Inserts "blah" at the beginning of the word

Egrep "\ <blah" sample.txt

Matches "blahfield", etc.

\>

Match at the end of a word

S/\>/blah/

Inserts "blah" at the end of the word

Egrep "\> blah" sample.txt

Matches "soupblah", etc.

\ B

Match at the beginning or end of a word

Egrep "\ bblah" sample.txt

Matches "blahcake" and "countblah"

\ B

Match in the middle of a word

Egrep "\ bblah" sample.txt

Matches "sublahper", etc.

Interval

Another item in RES is the delimiter (or insert. In fact, this symbol is equivalent to an OR statement and represents a | symbol. The following sentence returns the "nerd" and "merd" handles in the sample.txt file:

Egrep "(n | M) ERD" sample.txt

The interval function is very powerful, especially when you are looking for different spelling of files, but you can get the same result in the following example:

Egrep "[Nm] ERD" sample.txt

When you use the interval function to connect with the advanced features of res, its real use is more obvious.

Reserved characters

The last and most important feature of RES is to retain characters (also known as specific characters ). For example, if you want to find the characters "ne * rd" and "Ni * rd, the format match statement "N [ei] * rd" matches "neeeeerd" and "nieieierd", but it is not the character you want to search. Because '*' (asterisk) is a reserved character, you must use a backslash to replace it, that is, "N [ei] \ * rd ". Other reserved characters include:

    • ^ (Carat)
    • . (Period)
    • [(Left bracket}
    • $ (Dollar sign)
    • (Left parenthesis)
    • ) (Right parenthesis)
    • | (PIPE)
    • * (Asterisk)
    • + (Plus symbol)
    • ? (Question mark)
    • {(Left curly bracket, or left brace)
    • \ Backslash

Once you include the above characters in your character search, there is no doubt that res becomes very difficult to read. For example, the eregi Search Engine Code in the following PHP is hard to read.

Eregi ("^ [_ a-z0-9-] + (\. [_ a-z0-9-] +) * @ [a-z0-9-] + (\. [a-z0-9-] +) * $ ", $ sendto)

As you can see, the program's intentions are hard to grasp. However, if you leave the reserved characters aside, you often mistakenly understand the meaning of the Code.

Summary

In this article, we unveil the mystery of regular expressions and list the general syntax of the ere standard. If you want to view the complete description of the Open Group rules, see regular expressions. You are welcome to post your questions or opinions in the discussion area.

Contact Us

The content source of this page is from Internet, which doesn't represent Alibaba Cloud's opinion; products and services mentioned on that page don't have any relationship with Alibaba Cloud.
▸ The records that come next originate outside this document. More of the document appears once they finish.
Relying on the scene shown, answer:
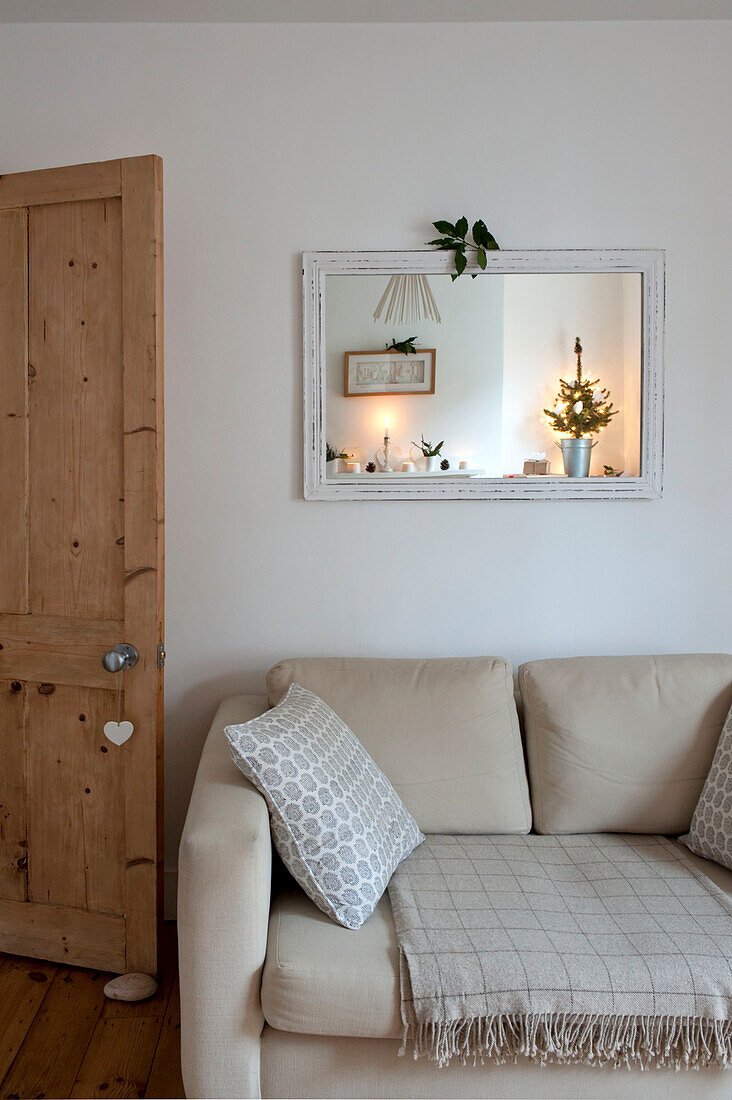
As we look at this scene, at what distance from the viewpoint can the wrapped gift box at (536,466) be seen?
91.4 inches

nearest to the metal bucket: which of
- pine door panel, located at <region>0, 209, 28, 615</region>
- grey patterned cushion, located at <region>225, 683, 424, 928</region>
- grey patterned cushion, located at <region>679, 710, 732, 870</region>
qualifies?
grey patterned cushion, located at <region>679, 710, 732, 870</region>

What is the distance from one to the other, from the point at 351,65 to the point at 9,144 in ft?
3.36

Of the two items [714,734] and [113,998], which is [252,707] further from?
[714,734]

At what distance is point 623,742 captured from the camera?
2033 mm

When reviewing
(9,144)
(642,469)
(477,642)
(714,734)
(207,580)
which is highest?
(9,144)

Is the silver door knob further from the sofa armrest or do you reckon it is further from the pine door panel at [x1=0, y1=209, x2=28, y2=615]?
the sofa armrest

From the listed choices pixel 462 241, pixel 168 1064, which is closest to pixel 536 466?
pixel 462 241

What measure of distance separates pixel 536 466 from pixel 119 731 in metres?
1.38

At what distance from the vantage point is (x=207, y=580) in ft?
7.72

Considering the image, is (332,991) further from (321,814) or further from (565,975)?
(565,975)

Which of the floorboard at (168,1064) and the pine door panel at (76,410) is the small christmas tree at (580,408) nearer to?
the pine door panel at (76,410)

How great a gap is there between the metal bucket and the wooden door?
1.16m

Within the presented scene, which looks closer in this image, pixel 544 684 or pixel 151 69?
pixel 544 684

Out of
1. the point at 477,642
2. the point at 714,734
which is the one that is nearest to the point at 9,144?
the point at 477,642
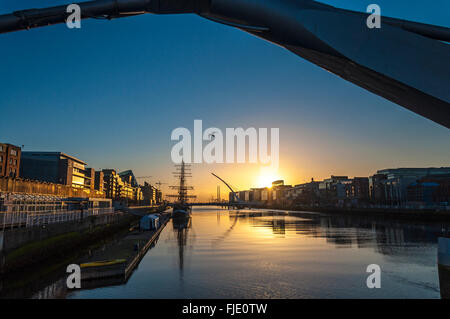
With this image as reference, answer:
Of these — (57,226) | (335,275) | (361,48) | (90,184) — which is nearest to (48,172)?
(90,184)

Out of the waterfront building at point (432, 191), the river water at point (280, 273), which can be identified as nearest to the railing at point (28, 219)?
the river water at point (280, 273)

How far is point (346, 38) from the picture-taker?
1009 centimetres

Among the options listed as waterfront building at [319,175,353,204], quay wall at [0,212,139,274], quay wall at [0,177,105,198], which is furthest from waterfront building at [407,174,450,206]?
quay wall at [0,177,105,198]

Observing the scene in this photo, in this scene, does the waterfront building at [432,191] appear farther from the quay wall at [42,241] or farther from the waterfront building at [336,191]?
the quay wall at [42,241]

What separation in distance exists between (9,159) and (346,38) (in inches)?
3436

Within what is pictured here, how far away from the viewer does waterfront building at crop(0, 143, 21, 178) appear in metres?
74.1

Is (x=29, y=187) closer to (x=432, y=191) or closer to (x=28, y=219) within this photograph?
(x=28, y=219)

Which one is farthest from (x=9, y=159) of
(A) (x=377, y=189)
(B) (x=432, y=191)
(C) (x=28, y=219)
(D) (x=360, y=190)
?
(D) (x=360, y=190)

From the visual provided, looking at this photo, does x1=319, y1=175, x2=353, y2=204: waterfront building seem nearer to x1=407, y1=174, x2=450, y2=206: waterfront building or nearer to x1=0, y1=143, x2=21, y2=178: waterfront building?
x1=407, y1=174, x2=450, y2=206: waterfront building

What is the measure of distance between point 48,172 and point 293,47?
109277 millimetres

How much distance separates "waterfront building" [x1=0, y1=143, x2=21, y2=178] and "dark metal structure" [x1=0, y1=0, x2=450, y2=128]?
75.7 metres

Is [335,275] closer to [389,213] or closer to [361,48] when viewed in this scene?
[361,48]

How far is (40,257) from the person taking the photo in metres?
22.8

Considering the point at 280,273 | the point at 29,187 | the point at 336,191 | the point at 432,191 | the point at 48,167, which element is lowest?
the point at 280,273
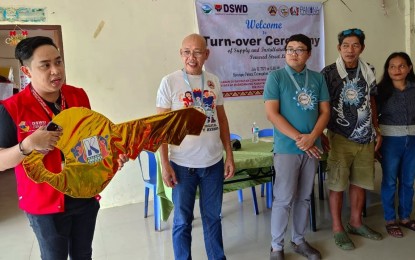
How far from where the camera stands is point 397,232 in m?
2.60

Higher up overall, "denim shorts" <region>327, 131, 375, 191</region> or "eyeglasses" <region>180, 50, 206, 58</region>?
"eyeglasses" <region>180, 50, 206, 58</region>

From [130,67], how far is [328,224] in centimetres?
244

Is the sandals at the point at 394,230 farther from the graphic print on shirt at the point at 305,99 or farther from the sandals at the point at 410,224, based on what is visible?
the graphic print on shirt at the point at 305,99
If the content of the page makes you feel confusing, please write us an email, we will handle the problem within 5 days after receiving your email.

If you find any instances of plagiarism from the community, please send an email to: info-contact@alibabacloud.com and provide relevant evidence. A staff member will contact you within 5 working days.

A Free Trial That Lets You Build Big!

Start building with 50+ products and up to 12 months usage for Elastic Compute Service

  • Sales Support

    1 on 1 presale consultation

  • After-Sales Support

    24/7 Technical Support 6 Free Tickets per Quarter Faster Response

  • Alibaba Cloud offers highly flexible support services tailored to meet your exact needs.